Can I ask why you were in his messages? I am not trying to be rude or mean, but usually it means you knew something was wrong.

Most people looking outside their marriage don’t get caught at the first inappropriate message.

I agree with PP, his text message doesn’t read as someone not familiar with this situation.

You are getting therapy to get your head around a situation, you can’t get your head around it because you know it is bullshit.

I am so sorry

Cornflakegirll · 28/08/2022 07:38

I’m so sorry but the idea that this is his first text to a sex worker and you found it is WAY too coincidental for me. The message itself sounds like a man who knows how to approach it.

This does not sound like his first time.

BuenoSucia · 28/08/2022 07:39

I’m so sorry OP, he’s a regular.

me looking for a massage? “Hi!, you were recommended to me by Jane and I’ve got a really sore back and feel stressed and exhausted. How does it all work, how much is it and do you have any availability either Tuesday or Thursday this week?”.

I also wouldn’t send it after midnight…

Cornflakegirll · 28/08/2022 07:45

Baloobear34 · 28/08/2022 07:29

Thanks everyone

I just can’t imagine that he’s done this (or more) before. But then again I would’ve said there’s no way he’d ever contact a sex worker so I’m probably horribly naive.

I don’t think he’ll ever tell me the truth because to admit what he was actually thinking that night and to back track on what he’s already said would look too bad for him now.

I think I need to be clear that unless I have the full truth there’s never any chance of me getting over this

@Snoozley sorry you’re going through this 🙁

You’re right. You absolutely can not rugsweep this. This has to be faced straight on. He will lie, he already has to your face!

I absolutely hate to say this but you will also need STD tests.

Chellabella · 28/08/2022 07:48

If he doesn’t admit that he knows it was a sex worker then this is the bit stopping you from ever moving past it. First he has to be honest otherwise what’s the point.

girlmom21 · 28/08/2022 07:57

He told you if he was serious he'd have deleted it, so that's what he's done previously.

christmas2022 · 28/08/2022 08:18

Bellyups · 28/08/2022 01:16

Also, ‘massage available?’, doesn’t read like someone who has never messaged a sex worker before

I thought the same. How would you know that's what to write?

christmas2022 · 28/08/2022 08:21

girlmom21 · 28/08/2022 07:57

He told you if he was serious he'd have deleted it, so that's what he's done previously.

Oh shit. Yeah.

I'm so sorry op, you do not deserve this at all. What you say about finding out the whole truth about his past and him not being honest is a tricky one as I agree he is unlikely to admit. Could you message the number from his phone again and see if any further info can be found?
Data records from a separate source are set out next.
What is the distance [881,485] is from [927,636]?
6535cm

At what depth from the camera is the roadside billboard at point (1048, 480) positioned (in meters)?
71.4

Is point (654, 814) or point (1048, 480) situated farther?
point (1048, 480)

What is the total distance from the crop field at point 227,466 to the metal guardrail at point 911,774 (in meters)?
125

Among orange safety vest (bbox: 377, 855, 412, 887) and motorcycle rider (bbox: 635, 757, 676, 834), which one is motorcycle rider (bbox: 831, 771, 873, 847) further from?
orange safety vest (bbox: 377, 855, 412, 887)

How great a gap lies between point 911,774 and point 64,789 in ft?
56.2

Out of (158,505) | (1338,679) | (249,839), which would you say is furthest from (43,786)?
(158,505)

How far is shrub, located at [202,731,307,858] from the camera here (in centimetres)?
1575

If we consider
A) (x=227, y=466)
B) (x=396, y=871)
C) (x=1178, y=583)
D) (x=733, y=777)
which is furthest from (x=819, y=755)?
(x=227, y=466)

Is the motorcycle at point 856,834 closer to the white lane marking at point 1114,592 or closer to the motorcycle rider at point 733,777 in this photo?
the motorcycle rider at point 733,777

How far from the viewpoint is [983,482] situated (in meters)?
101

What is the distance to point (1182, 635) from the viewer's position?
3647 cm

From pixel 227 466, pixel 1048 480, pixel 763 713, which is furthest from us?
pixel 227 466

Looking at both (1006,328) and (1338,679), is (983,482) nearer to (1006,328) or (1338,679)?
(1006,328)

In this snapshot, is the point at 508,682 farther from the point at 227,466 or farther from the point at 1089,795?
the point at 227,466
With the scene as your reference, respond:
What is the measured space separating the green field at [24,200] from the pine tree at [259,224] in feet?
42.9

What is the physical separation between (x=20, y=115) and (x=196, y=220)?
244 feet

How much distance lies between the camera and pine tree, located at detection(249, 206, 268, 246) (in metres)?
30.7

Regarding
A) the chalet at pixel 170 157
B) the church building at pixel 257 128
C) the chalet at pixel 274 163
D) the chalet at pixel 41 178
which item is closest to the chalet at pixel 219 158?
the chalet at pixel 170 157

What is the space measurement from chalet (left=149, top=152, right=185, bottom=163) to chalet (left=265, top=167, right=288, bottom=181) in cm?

The answer is there even though you don't have the evidence. It's harder to leave that way, but I'm not sure what the future looks like if you stay. Especially if he has to go away for work. That wil just be an absolute mind fuck for you xx

Adventurine · 28/08/2022 08:25

Wouldn't you say something like "hi, I'm looking for a back massage asap, do you have availability? If so, can you send me your price list? Thanks!" If I was messaging a masseuse or masseur, I wouldn't ask them "massage available?" That's like messaging a bakery with "bread?"

He's lying.

sangletea · 28/08/2022 09:45

Why were you checking his texts? What else has happened to make you suspicious?

Baloobear34 · 28/08/2022 09:57

I checked his phone as we were in the process of trying to buy a house and I wanted to look at the brochure for one and the estate agent had text it to Husband’s phone. We were watching tele and he had fallen asleep on the sofa beside me.

I had never given much thought to the wording of his message suggesting it wasn’t his first time sending a message like this. Struggling to get my head round that.

Thanks for taking the time to reply. I just can’t talk to anyone about this in real life.